Axial spondyloarthritis (axSpA) is characterized by new bone formation. The complex systems underlying this process involve Wnt-signaling pathway. It has been observed that serum levels of dickkopf-1 (DKK-1), an important inhibitor of Wnt-signaling, are decreased in patients with axSpA. However, these data are from studies including only patients with long-standing disease.

The aim of this study is to investigate if symptom duration influences on serum DKK-1 levels in patients with axSpA.

Material and methods

A cross-sectional study including consecutive patients with axSpA (ASAS criteria) naïve for anti-TNF therapy. Collected data included demographic and disease characteristics, time since first symptom onset, assessment of disease activity and function, and determination of DKK-1 serum levels. Patients were classified as early axSpA (symptom duration ≤5 years) and established axSpA (>5 years). Linear regression models were employed to investigate the variables related to DKK-1 serum levels.

Results

In total, 90 patients were included. Sixty-eight patients had early axSpA and 22 had established disease. Serum levels of DKK-1 were significantly higher in patients with early axSpA compared with established axSpA (22.1±12.6 vs 16.4±10.7pM; p=0.04). Among all tested variables, only symptom duration was significantly and inversely correlated with DKK-1 serum levels (beta: −0.041; p=0.01).

Conclusion

Serum DKK-1 levels in axSpA depend on disease duration.
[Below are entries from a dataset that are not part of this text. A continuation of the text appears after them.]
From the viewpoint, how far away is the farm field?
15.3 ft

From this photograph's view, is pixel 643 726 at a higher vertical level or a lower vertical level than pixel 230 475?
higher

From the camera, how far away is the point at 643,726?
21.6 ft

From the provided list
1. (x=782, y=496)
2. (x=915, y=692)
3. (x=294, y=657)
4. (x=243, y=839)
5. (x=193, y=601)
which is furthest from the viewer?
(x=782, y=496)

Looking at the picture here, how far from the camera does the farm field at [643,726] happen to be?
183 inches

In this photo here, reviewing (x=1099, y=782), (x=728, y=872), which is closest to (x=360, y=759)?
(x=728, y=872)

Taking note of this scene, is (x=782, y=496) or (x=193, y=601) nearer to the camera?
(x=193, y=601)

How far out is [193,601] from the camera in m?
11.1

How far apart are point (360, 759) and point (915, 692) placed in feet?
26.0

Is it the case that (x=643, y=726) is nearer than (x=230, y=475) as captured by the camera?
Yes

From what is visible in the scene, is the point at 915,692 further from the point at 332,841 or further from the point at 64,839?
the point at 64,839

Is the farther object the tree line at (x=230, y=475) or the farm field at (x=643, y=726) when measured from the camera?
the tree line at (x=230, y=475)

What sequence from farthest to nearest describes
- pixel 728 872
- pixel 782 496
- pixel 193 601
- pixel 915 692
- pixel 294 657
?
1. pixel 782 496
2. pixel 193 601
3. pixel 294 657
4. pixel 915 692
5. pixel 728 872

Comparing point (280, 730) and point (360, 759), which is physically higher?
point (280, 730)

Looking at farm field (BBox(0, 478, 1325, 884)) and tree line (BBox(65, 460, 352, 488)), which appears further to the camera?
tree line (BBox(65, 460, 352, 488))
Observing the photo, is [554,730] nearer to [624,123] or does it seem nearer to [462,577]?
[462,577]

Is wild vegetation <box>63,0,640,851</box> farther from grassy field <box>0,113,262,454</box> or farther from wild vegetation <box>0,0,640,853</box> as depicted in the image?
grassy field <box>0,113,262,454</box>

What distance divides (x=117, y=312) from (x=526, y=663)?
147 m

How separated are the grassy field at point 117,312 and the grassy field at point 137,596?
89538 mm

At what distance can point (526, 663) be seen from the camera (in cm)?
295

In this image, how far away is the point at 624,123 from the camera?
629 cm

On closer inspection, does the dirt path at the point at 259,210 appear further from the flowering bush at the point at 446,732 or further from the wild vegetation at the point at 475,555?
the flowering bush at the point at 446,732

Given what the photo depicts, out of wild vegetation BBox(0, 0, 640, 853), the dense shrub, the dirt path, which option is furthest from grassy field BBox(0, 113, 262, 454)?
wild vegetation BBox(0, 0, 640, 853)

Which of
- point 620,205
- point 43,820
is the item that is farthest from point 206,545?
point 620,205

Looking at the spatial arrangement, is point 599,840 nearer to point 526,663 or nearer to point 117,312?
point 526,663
As disease duration increases, DKK-1 serum levels decrease. Based on this, an intensive treatment at early stages of the disease could have a better outcome on inhibiting/slowing radiographic progression in patients with axSpA.

Keywords:

DKK-1

Disease duration

Axial spondyloarthritis

Resumen

Objetivo

Espondiloartritis axial (EsPax) se caracteriza por nueva formación ósea. El complejo sistema que subyace este proceso incluye la vía de señal Wnt. Se ha demostrado que niveles séricos de dickkopf-1 (DKK-1), un importante inhibidor de la vía de señal Wnt, está disminuidos en pacientes con EsPax. Sin embargo, estos datos proceden exclusivamente de pacientes con EsPax de larga duración.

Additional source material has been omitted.